### [TASK REQUIREMENTS]
Write the next part of the excerpt on splitting an optimization problem by examples and features, starting right after its last sentence.

Regularized loss minimization.    Here, \(A\) is the training data, so row splitting splits the problem by examples, column splitting splits the problem by features, and block splitting splits by both examples and features.

Typically, the examples are assumed to be statistically independent, so the loss function \(l\) is fully separable and row splitting is straightforward. If the regularization function \(r\) is, e.g., \(\ell _1\) or squared \(\ell _2\) loss, then it is also fully separable. However, suppose \(r(x)\) is \(\sum _{j=1}^N \Vert x_j\Vert _2\), where \(x_j \in \mathbf{R}^{n_j}\). Here, the regularizer is separable with respect to the partition \((x_1, \dots , x_N)\) but not fully separable (when \(n_j > 1\)). This extension of \(\ell _1\) regularization is called the group lasso [14], or, more generally, sum-of-norms regularization [15]. In this case, we can split the columns of \(A\) conformably with the blocks of variables in the same regularization group.

Intensity modulated radiation treatment planning.    In the IMRT problem, both \(f\) and \(g\) are fully separable, so \(x\) and \(y\) can be split into subvectors arbitrarily.

4.3 Algorithm

Problem transformation.    We first introduce \(M\!N\) new variables \(x_{ij} \in \mathbf{R}^{n_j}\) and \(MN\) variables \(y_{ij} \in \mathbf{R}^{m_i}\) to reformulate (7) in the equivalent form

$$\begin{aligned} \begin{array}{lll} \hbox {minimize} &{} {\mathop \sum \limits _{i=1}^M} f_i(y_i) + {\mathop \sum \limits _{j=1}^N} g_j(x_j)\\ \hbox {subject to} &{} x_j = x_{ij}, &{} i=1,\ldots , M\\ &{} y_i = {\mathop \sum \limits _{j=1}^N} y_{ij}, &{} i=1, \ldots , M\\ &{} y_{ij} = A_{ij} x_{ij}, &{} i=1, \ldots , M, \quad j=1,\ldots , N. \end{array} \end{aligned}$$

Here, \(x_{ij}\) can be viewed as the local opinion of the value of \(x_j\) only using row block \(i\), and \(y_{ij}\) can be viewed as partial responses only using local information \(x_{ij}\) and \(A_{ij}\).

### [RECORDS]
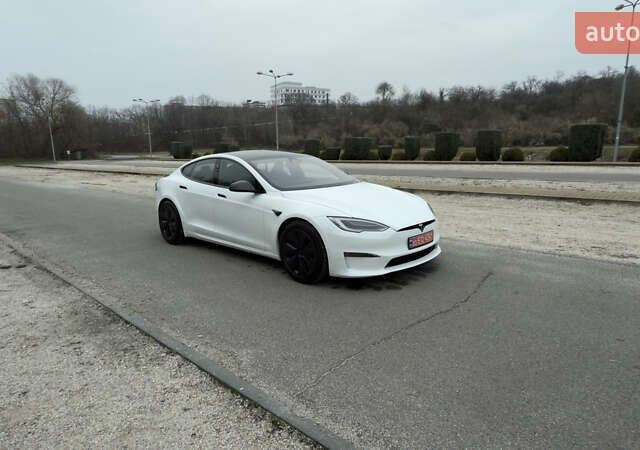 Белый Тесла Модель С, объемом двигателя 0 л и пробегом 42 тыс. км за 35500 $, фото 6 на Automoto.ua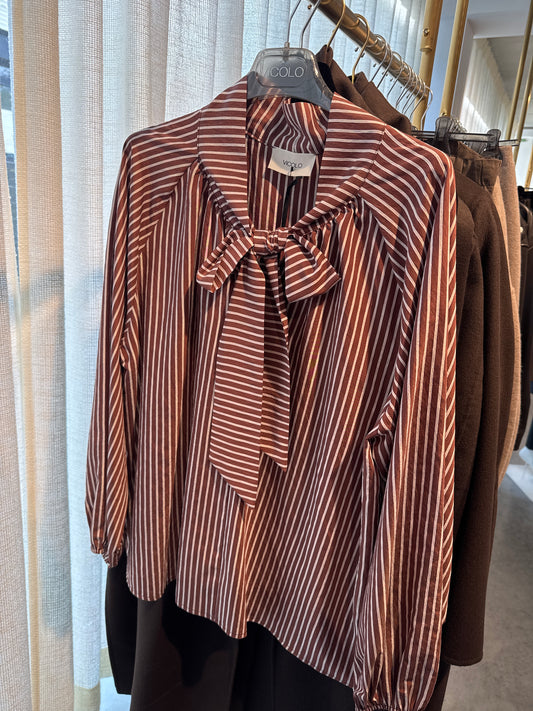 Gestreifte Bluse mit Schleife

* * *

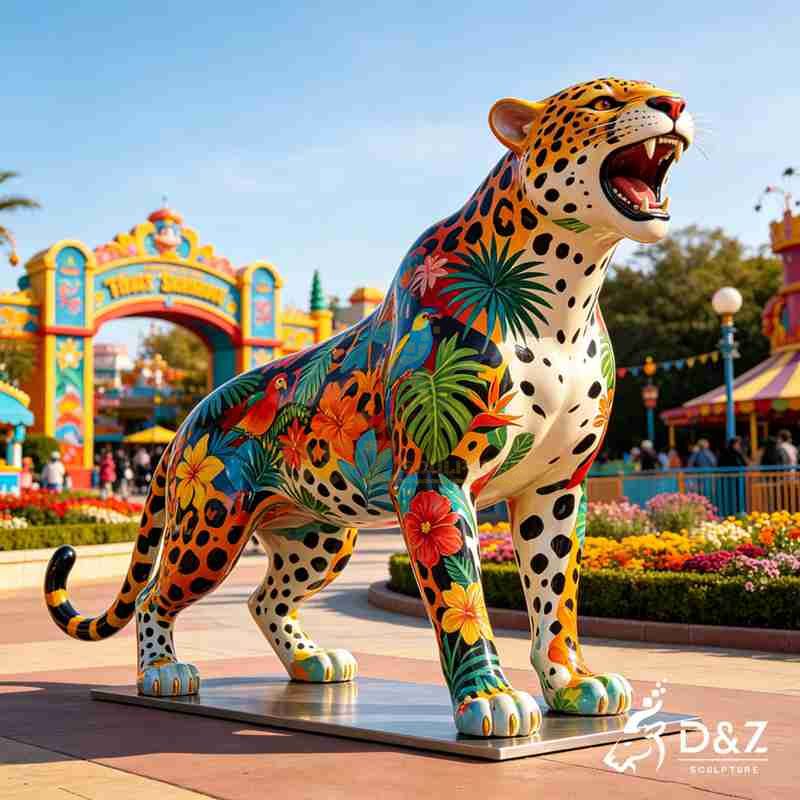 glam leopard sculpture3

...

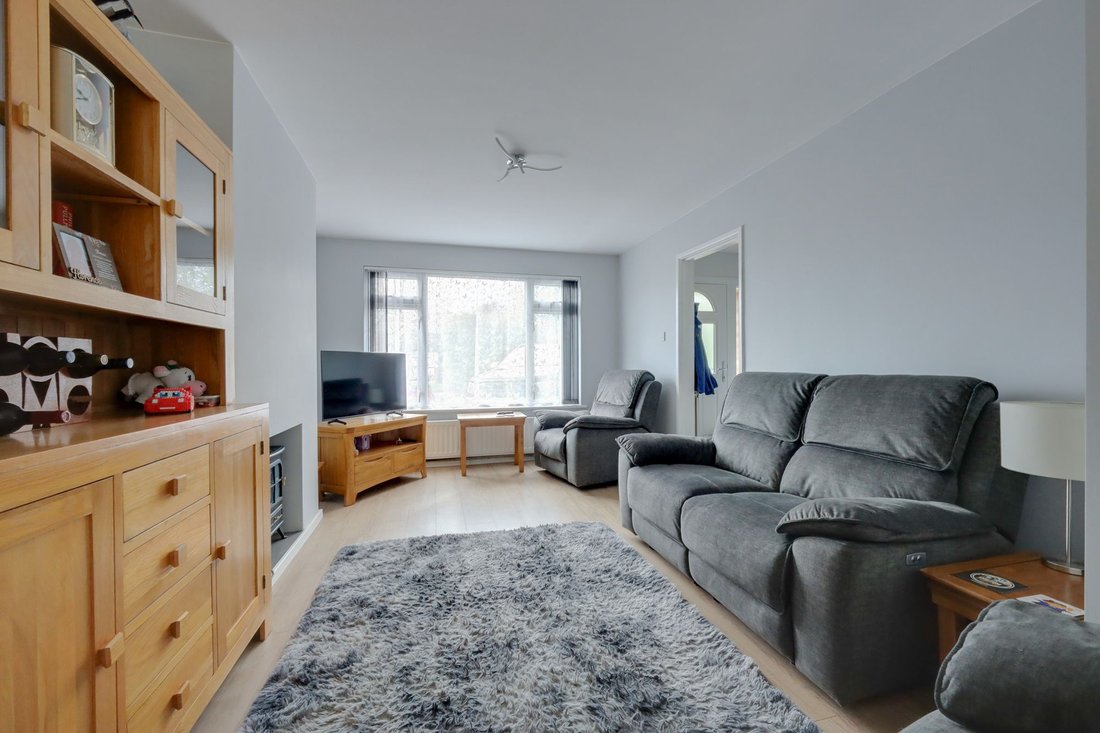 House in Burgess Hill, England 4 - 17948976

### [EXPECTED ANSWER]
We then move the partial response constraints \(y_{ij} = A_{ij} x_{ij}\) into the objective:

$$\begin{aligned} \begin{array}{ll} \hbox {minimize} &{} {\mathop \sum \limits _{i=1}^{M}} f_i(y_i) + {\mathop \sum \limits _{j=1}^N} g_j(x_j) + {\mathop \sum \limits _{i=1}^{M}}\, {\mathop \sum \limits _{j=1}^{N}} I_{ij} (y_{ij},x_{ij})\\ \hbox {subject to} &{} x_j = x_{ij}, \quad i=1,\ldots , M\\ &{} y_i = {\mathop \sum \limits _{j=1}^{N}} y_{ij}, \quad i=1, \ldots , M, \end{array} \end{aligned}$$
(8)

where \(I_{ij}\) is the indicator function of the graph of \(A_{ij}\). The three objective terms now involve distinct sets of variables, and the two sets of constraints involve distinct sets of variables, which will simplify a number of computations in the sequel.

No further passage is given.